Pumpkin Chocolate Chip Bread
Original recipe from Barbara Bakes
- 3 cups all-purpose flour
- 1 teaspoon pumpkin pie spice
- 2 teaspoons ground cinnamon
- 1/2 teaspoon salt
- 1 teaspoon baking soda
- 1/2 teaspoon baking powder
- 1 cup butter, softened (2 sticks)
- 2 cups granulated sugar
- 3 large eggs
- 1 16 oz can of pure pumpkin (I like Libby’s)
- 1 1/2 cups chocolate chips
1. Preheat oven to 350 degrees F and spray two medium loaf pans with Pam or other non-stick cooking spray.

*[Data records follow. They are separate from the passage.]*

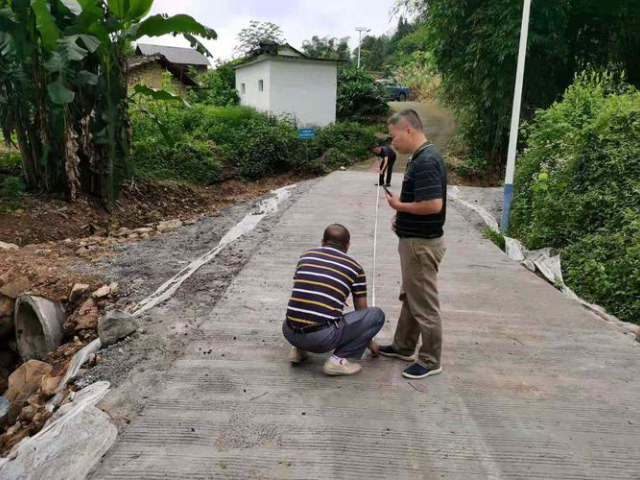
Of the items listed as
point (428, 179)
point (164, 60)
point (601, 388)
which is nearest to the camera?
point (428, 179)

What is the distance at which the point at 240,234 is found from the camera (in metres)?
7.95

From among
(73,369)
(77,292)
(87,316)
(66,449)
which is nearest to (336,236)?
(66,449)

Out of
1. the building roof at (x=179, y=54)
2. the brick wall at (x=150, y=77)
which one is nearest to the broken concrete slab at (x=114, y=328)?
the brick wall at (x=150, y=77)

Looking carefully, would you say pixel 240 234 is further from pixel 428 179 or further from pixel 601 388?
pixel 601 388

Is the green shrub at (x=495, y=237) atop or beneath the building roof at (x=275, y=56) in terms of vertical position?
beneath

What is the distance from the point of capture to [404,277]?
137 inches

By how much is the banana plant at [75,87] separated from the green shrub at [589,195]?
676cm

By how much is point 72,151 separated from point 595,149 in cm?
888

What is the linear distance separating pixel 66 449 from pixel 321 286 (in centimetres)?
177

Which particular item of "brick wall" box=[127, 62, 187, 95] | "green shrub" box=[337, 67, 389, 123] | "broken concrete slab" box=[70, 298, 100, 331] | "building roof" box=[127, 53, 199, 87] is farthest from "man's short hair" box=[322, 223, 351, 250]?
"brick wall" box=[127, 62, 187, 95]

2. In a medium bowl, mix the flour, spices, salt, baking soda, and
baking powder and set aside.
3. In a separate larger bowl, cream the butter and sugar with a hand mixer until
fluffy, about two minutes. This is MUCH easier if you’ve let the butter soften. Mixing can also be done in a stand mixer.
4. Add eggs one at a time mixing well after each addition. Add the pumpkin and combine well.
5. Add the dry ingredients stirring until just combined. Stir in chocolate chips.
6. Spoon batter into prepared pans; don’t fill more than 2/3 full. Bake side-by-side for about 50 min – one hour or until an inserted toothpick comes out clean.
We’re still dealing with a watermain that broke this weekend here in Boston :(. Latest I’ve heard the main is fixed, however until sufficient testing is done residents should not drink the water.